La renovación a través del canto que describe Morgan tiene su origen en las Escrituras, donde la música desempeña un papel destacado. La música se usaba para celebrar victorias (Éxodo 15:1-21); en la dedicación reverencial del templo (2 Crónicas 5:12-14); y como parte de la estrategia militar (20:21–23).
En el centro de la Biblia encontramos un cancionero (Salmos 1–150). Y en la carta de Pablo a los Efesios, en el Nuevo Testamento, leemos esta descripción de la vida en el Espíritu: «[Hablen] entre ustedes con salmos, himnos y cánticos espirituales» (Efesios 5:19).
En el conflicto, en la adoración, en todos los aspectos de la vida, la música de nuestra fe puede ayudarnos a encontrar una sola voz. En armonías antiguas y nuevas, somos renovados una y otra vez, no por la fuerza ni por el poder, sino por el Espíritu y los cánticos de nuestro Dios.
Permítanme preguntarles:
¿Qué canción les ha conmovido recientemente?

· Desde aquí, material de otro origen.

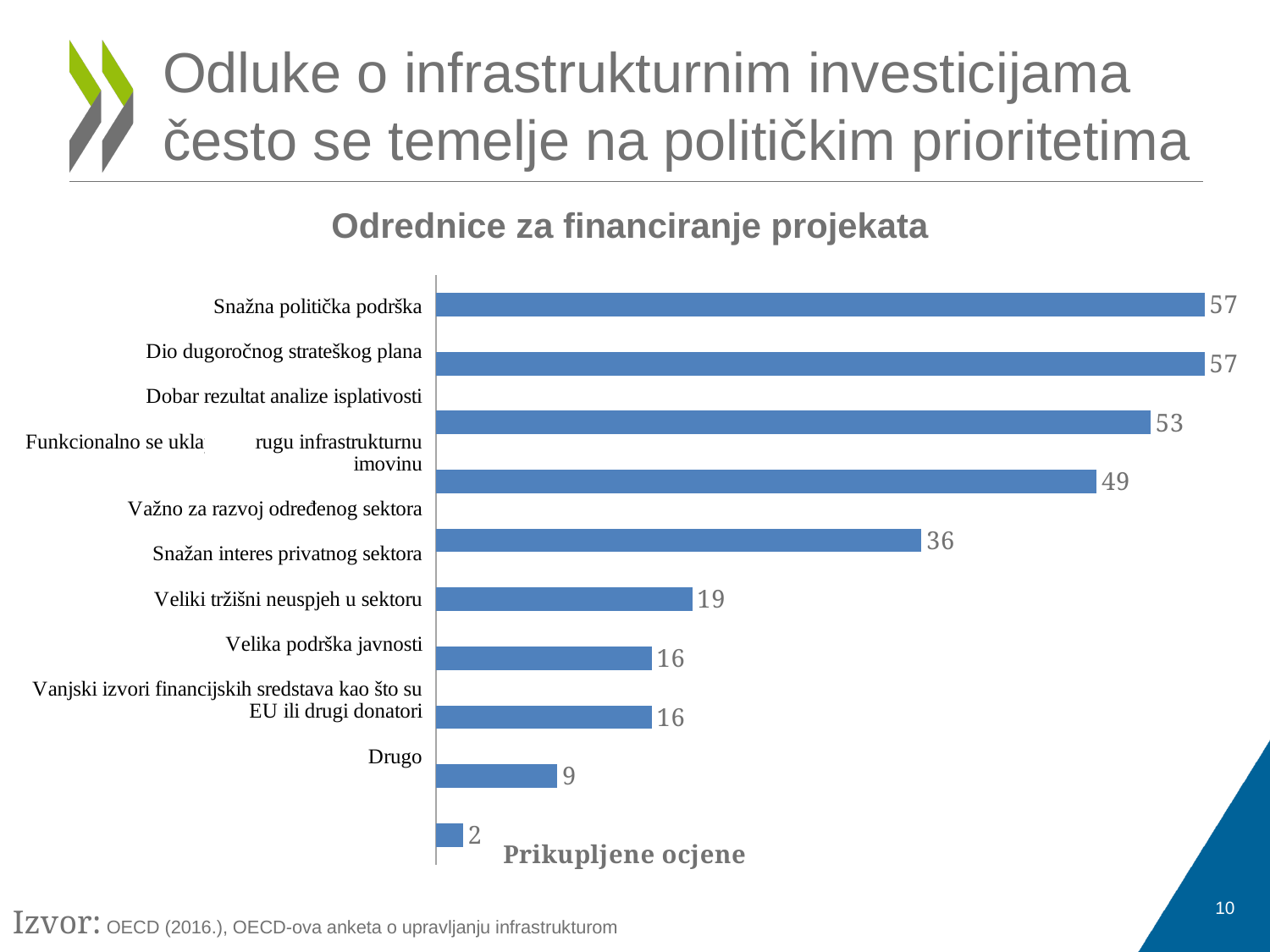
What is the value for Snažna politička podrška? 57 What is the difference between the highest bar value (57) and the lowest bar value (2)? 55 How many bars have a value of 16? 2 What is the lowest value shown on any bar in the chart? 2 What is the name of the data series shown below the chart? Prikupljene ocjene How many bars are plotted in the chart? 10 What is the highest value shown on any bar in the chart? 57 Which is larger, the value of the top bar or the value of the bottom bar? the top bar What is the value for Dio dugoročnog strateškog plana? 57 What is the title of the chart? Odrednice za financiranje projekata What kind of chart is shown on the slide? bar chart Do the bar values increase or decrease going from the top of the chart to the bottom? decrease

¿Cómo puede la música animarlos en su relación con Dios?
Oremos:
Padre, al considerar todo lo que has hecho por mí, me siento asombrado y agradecido. Gracias por enviar a Jesús a morir en la cruz para perdonar mis pecados. Elijo ofrecer mi cuerpo como sacrificio vivo. Porque esta es la verdadera adoración: entregarme completamente a Ti. Que pueda honrarte con mi cuerpo y adorarte en todo lo que hago. Te entrego mis manos, mi mente y todo mi ser. Úsame, Señor, y ayúdame a ser sensible a tu voz mientras me guías. En el nombre de Jesús, oro. Amén.